Return the passage of the product manufacturing article below that lies between "3D Printing &" and "think about commercialization.", inclusive, copied word for word.

### [Provided text]
:::
3 Crucial Steps Before You Manufacture Your Product

3D Printing & Imaging CNC & Machining Craft & Design Digital Fabrication

You are part of a new breed of entrepreneur: the startup generation who takes workhorse ideas and turns them into unicorns. Through your ideas, we are seeing manufactured products that are changing the world – from miniature drones to solar-powered water heaters to smart earplugs.

Now these products don’t just materialize. They take hard work, design expertise, multiple prototypes, and testing before you can even think about commercialization.

So how do the pros do it? Once your idea is complete on paper, what are the next steps for creating a functional prototype and commercial product without relying on “Shark Tank”-style funding? Here’s how:

Lock-in Your Prototype and Materials

Once you have an approved design file, you will want to create your first physical prototypes for testing. This helps minimize or potentially eliminate design flaws, quality issues, and other risks by optimizing your design prior to production.
:::
### [Raw data]
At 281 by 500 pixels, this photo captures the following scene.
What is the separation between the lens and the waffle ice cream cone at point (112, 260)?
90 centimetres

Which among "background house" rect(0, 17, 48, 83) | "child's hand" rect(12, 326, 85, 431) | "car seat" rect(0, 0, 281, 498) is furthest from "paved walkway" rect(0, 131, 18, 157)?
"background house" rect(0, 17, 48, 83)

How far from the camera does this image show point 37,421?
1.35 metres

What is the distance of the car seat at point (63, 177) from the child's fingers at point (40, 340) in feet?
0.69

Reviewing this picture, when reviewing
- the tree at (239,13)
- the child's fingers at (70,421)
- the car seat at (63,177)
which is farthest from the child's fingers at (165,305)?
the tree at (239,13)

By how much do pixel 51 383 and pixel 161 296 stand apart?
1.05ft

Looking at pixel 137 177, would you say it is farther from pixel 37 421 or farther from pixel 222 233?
:::
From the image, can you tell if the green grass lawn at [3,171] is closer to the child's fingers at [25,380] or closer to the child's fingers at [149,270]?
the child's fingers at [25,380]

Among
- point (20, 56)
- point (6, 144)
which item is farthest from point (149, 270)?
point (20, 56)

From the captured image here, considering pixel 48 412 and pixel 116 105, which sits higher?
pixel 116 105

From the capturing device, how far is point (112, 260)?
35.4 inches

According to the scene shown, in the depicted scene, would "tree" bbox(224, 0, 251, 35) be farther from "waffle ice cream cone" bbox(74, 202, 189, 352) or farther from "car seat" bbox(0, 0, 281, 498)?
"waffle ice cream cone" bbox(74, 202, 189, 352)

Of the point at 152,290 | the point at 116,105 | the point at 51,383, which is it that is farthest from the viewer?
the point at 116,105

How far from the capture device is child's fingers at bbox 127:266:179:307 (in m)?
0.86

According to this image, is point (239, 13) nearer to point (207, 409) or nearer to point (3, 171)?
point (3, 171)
:::
### [Full solution]
3D Printing & Imaging CNC & Machining Craft & Design Digital Fabrication

You are part of a new breed of entrepreneur: the startup generation who takes workhorse ideas and turns them into unicorns. Through your ideas, we are seeing manufactured products that are changing the world – from miniature drones to solar-powered water heaters to smart earplugs.

Now these products don’t just materialize. They take hard work, design expertise, multiple prototypes, and testing before you can even think about commercialization.